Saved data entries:
_ _ _ _
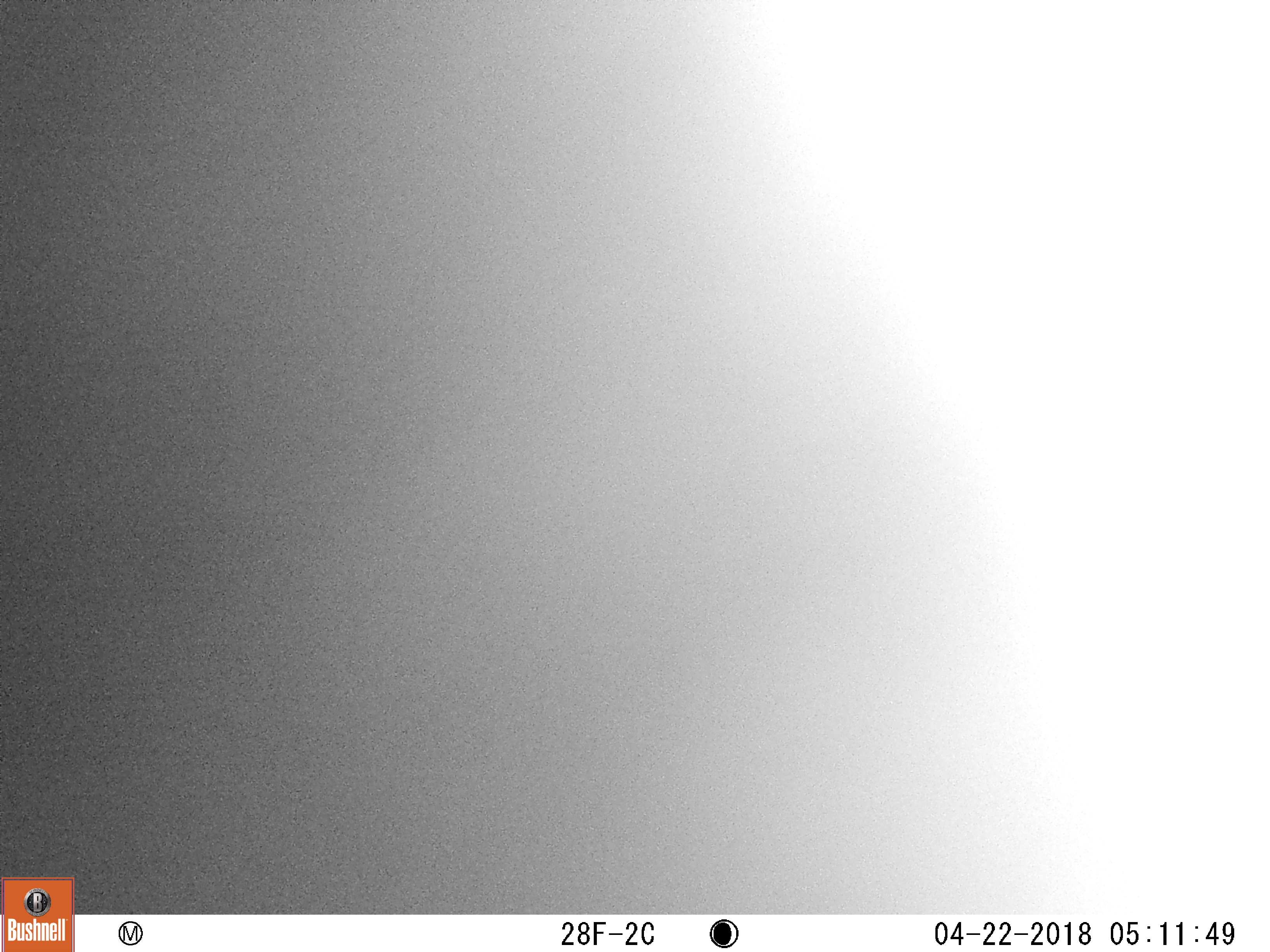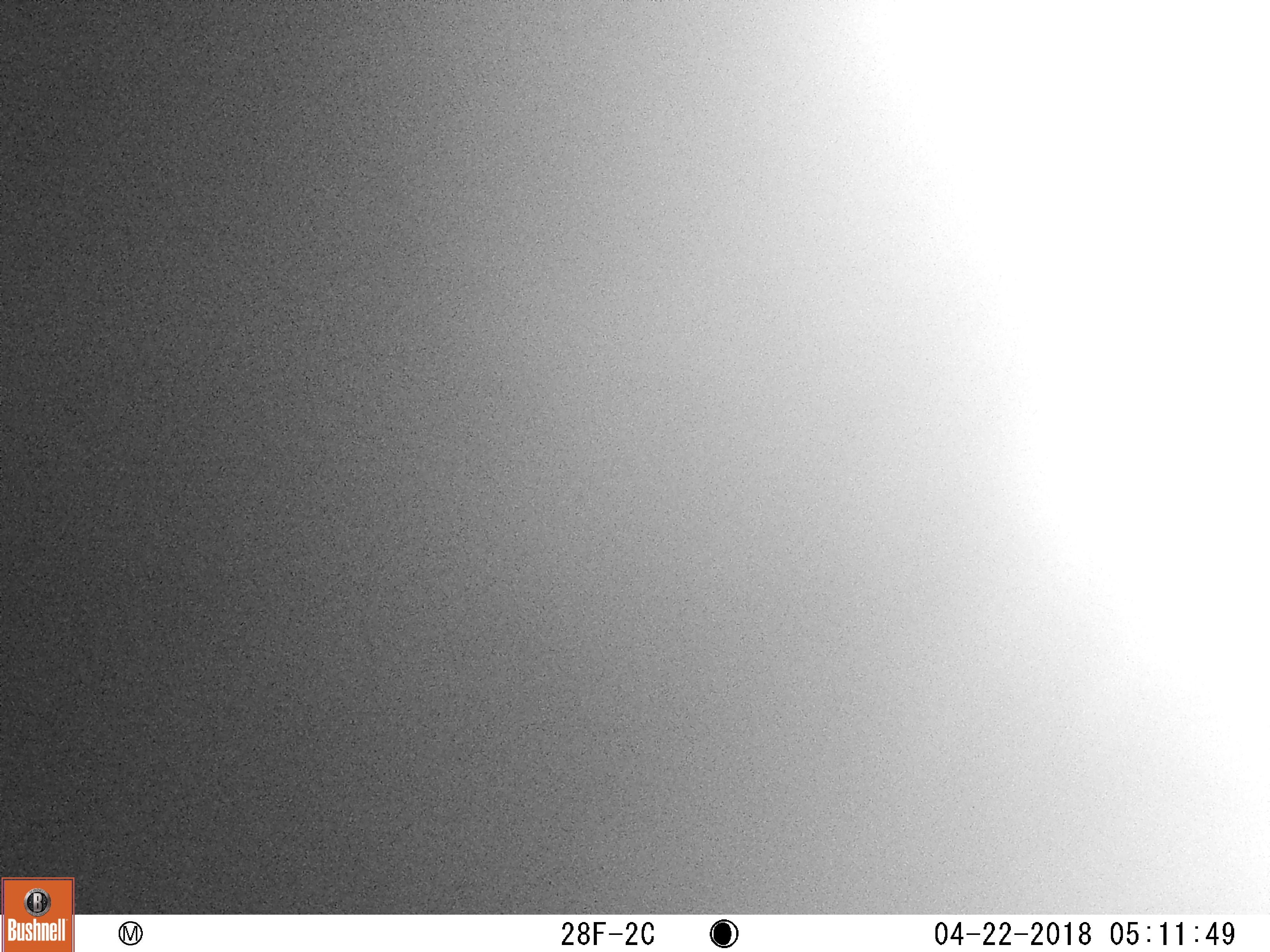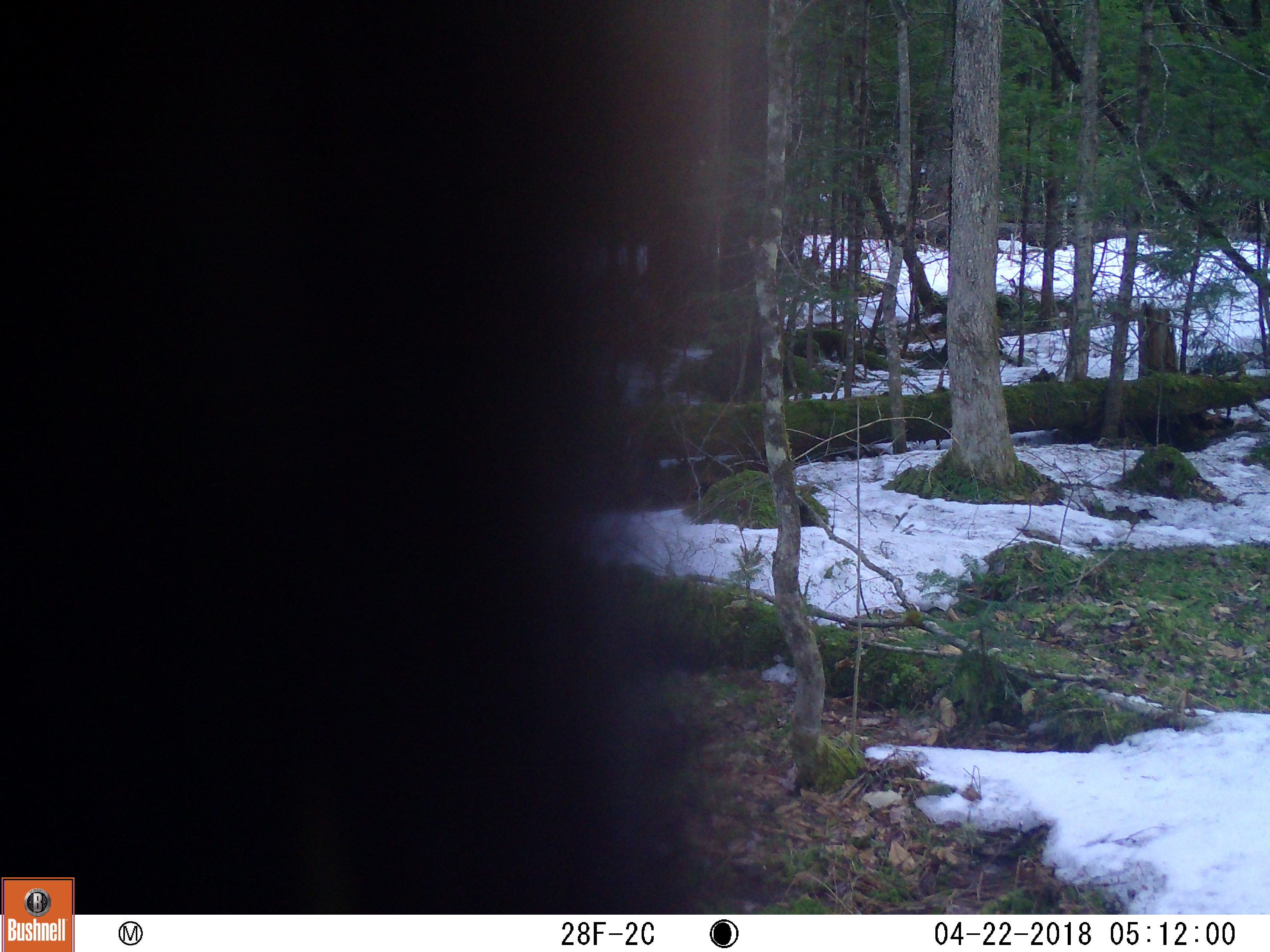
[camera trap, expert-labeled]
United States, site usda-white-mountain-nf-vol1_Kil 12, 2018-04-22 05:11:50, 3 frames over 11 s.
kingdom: Animalia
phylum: Chordata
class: Mammalia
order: Carnivora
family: Ursidae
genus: Ursus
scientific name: Ursus americanus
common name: black bear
_ _ _ _
■ What needs to be done ■
Each record above should come back exactly the same, only without its pictures.

■ Output ■
[camera trap, expert-labeled]
United States, site usda-white-mountain-nf-vol1_Kil 12, 2018-04-22 05:11:50, 3 frames over 11 s.
kingdom: Animalia
phylum: Chordata
class: Mammalia
order: Carnivora
family: Ursidae
genus: Ursus
scientific name: Ursus americanus
common name: black bear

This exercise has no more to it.